Il neo pentito di 'ndrangheta «informato del mandato omicidiario direttamente da Rocco Azzaro e Nicola Acri, a bordo della Fiat Bravo a lui in uso, unitamente alla vittima» avrebbe condotto Di Cicco presso il lungomare di Torretta di Crucoli per consegnarlo, fra gli altri, a «Giuseppe Spagnolo detto "U Bandito", e Peppe Nicastri, i quali, unitamente ad altri rimasti allo stato sconosciuti», avrebbero bloccato immediatamente Di Cicco una volta che il cassanese scese dall'auto esplodendo colpi d'arma da guoco, con una pistola calibro 38. L'esecutore materiale, raccontano i pentiti, sarebbe stato Spagnolo che successivamente «grazie all'ausilio dei mezzi meccanici in uso all'azienda di Giuseppe Nicastri, ne occultavano il cadavere, interrandolo».

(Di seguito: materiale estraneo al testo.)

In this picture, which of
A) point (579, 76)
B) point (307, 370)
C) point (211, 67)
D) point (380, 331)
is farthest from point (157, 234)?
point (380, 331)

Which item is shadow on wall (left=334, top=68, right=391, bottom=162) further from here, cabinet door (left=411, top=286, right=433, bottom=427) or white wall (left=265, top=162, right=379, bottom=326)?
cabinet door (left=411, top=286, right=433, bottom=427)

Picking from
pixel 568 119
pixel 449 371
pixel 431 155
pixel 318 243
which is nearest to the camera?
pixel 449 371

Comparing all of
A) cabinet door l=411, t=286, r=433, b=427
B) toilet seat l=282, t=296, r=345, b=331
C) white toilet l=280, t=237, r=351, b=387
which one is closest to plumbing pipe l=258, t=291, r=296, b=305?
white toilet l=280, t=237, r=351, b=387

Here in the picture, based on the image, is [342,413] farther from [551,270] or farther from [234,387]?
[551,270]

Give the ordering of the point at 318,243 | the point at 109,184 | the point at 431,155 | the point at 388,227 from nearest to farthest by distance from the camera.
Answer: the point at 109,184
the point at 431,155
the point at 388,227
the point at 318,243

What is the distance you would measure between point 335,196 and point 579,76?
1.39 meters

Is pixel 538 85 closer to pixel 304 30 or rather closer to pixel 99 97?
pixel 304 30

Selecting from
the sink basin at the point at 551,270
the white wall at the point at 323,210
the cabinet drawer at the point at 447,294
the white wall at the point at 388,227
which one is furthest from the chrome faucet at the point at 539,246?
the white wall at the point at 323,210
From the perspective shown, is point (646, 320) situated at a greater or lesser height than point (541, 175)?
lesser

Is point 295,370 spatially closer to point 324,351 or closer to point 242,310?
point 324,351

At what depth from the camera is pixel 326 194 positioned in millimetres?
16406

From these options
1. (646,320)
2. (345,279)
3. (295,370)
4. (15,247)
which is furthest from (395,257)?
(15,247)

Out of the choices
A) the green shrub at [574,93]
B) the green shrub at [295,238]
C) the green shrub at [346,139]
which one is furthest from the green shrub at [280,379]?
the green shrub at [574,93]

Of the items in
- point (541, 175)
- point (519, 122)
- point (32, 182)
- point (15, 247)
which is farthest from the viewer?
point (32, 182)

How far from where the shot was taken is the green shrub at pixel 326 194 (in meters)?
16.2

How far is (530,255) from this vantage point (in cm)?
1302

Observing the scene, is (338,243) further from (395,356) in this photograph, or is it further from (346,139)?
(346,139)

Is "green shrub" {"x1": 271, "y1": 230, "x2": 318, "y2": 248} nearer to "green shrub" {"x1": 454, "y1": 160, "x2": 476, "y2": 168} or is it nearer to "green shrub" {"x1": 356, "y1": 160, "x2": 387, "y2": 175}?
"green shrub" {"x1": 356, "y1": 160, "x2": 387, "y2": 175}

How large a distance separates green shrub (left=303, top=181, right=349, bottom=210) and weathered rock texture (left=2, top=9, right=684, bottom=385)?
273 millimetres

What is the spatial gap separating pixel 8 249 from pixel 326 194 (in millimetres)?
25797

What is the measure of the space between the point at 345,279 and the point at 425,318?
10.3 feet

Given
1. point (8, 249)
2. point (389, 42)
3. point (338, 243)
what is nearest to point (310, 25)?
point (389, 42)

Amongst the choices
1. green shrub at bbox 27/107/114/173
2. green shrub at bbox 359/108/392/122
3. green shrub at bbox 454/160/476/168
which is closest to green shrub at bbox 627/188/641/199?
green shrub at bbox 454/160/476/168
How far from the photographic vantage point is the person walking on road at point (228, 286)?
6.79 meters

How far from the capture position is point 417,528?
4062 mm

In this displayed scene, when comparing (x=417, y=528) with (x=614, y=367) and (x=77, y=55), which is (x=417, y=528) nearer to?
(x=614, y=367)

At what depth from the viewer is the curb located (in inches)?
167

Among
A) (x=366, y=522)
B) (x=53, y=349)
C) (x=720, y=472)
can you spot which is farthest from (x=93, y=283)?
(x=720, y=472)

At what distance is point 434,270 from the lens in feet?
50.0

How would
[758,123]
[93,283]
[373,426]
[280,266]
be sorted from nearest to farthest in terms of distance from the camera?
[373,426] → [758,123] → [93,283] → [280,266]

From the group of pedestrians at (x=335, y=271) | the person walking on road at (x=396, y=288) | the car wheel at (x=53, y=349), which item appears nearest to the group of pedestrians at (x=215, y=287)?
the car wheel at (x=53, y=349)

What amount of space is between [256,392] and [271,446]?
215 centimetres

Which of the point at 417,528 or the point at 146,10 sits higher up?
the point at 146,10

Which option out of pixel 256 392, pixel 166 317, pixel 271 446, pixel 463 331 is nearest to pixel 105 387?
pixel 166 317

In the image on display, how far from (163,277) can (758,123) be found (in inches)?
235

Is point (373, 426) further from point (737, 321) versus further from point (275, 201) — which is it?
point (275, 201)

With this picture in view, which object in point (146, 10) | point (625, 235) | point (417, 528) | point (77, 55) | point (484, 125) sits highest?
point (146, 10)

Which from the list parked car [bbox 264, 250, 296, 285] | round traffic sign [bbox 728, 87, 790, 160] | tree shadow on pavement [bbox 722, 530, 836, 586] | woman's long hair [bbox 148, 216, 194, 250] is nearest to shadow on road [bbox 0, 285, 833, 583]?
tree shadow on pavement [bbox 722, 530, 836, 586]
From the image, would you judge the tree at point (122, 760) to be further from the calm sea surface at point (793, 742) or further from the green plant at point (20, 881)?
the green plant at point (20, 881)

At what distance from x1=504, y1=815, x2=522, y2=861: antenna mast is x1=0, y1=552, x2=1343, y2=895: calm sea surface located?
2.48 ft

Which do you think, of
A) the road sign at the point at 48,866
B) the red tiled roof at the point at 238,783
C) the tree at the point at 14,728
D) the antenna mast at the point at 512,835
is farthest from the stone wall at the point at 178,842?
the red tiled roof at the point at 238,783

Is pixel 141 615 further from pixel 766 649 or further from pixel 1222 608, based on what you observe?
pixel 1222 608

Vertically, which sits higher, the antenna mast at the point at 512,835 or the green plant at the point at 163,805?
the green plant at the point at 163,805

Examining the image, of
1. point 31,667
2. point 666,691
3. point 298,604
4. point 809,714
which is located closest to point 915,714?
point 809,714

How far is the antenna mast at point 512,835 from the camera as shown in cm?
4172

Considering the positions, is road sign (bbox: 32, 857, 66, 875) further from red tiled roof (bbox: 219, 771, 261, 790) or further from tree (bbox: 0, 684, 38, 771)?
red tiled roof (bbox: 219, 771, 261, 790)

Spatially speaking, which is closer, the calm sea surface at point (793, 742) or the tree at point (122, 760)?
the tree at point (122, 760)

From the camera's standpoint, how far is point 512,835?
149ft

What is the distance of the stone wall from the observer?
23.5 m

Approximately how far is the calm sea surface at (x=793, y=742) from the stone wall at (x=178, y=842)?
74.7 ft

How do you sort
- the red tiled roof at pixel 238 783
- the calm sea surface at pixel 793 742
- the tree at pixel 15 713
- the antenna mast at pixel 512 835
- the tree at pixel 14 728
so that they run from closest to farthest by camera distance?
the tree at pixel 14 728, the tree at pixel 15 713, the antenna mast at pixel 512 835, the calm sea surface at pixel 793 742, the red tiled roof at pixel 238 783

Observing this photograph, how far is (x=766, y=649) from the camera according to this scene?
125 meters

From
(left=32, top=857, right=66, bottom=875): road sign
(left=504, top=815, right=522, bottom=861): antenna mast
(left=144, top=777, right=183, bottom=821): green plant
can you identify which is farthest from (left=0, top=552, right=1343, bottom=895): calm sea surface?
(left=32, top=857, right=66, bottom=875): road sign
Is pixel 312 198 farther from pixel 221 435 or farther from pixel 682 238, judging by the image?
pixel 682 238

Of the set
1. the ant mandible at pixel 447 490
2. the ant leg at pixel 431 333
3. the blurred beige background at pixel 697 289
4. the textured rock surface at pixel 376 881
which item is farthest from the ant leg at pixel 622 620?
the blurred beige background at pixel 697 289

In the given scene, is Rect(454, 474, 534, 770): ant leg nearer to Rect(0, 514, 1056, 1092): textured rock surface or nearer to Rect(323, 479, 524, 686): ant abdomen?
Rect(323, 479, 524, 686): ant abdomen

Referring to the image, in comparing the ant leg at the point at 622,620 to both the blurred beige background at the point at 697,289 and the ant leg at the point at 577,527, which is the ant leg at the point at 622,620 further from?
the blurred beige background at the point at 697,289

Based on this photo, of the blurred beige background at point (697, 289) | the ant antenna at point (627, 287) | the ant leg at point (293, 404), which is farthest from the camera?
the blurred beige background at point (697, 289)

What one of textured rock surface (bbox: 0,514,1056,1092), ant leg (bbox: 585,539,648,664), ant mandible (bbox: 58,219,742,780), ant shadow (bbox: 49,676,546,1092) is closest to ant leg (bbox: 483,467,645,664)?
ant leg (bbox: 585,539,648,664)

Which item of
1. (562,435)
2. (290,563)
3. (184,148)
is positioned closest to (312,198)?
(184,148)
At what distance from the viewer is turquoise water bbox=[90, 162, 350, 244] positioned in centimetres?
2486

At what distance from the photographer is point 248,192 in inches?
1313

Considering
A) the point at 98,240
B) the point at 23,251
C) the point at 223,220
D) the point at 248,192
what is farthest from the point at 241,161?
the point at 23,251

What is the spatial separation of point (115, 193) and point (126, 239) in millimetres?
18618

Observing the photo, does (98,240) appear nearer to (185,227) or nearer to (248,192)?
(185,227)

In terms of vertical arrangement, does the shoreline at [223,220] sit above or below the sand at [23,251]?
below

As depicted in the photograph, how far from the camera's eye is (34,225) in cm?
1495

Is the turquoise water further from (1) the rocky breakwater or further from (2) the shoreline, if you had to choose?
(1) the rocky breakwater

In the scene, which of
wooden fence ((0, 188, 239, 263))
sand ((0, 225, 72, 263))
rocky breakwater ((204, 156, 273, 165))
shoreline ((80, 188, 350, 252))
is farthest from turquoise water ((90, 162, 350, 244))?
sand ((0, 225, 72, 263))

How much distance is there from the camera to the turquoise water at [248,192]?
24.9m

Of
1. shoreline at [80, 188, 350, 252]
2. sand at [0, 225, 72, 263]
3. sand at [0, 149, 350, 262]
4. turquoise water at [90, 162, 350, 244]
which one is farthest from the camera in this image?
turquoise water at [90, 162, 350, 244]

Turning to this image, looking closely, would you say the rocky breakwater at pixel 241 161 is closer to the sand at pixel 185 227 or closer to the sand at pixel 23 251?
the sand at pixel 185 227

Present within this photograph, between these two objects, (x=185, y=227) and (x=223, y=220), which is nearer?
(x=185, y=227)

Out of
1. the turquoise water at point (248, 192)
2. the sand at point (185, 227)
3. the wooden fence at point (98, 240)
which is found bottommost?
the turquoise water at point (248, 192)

La Dda di Catanzaro ritiene che Salvatore Di Cicco, ucciso il primo settembre del 2001, sia stato eliminato in quanto le cosche mafiose di Cassano e Corigliano ipotizzavano che lo stesso fosse un confidente delle forze dell'ordine. E per questo motivo andava assassinato senza far trovare il corpo.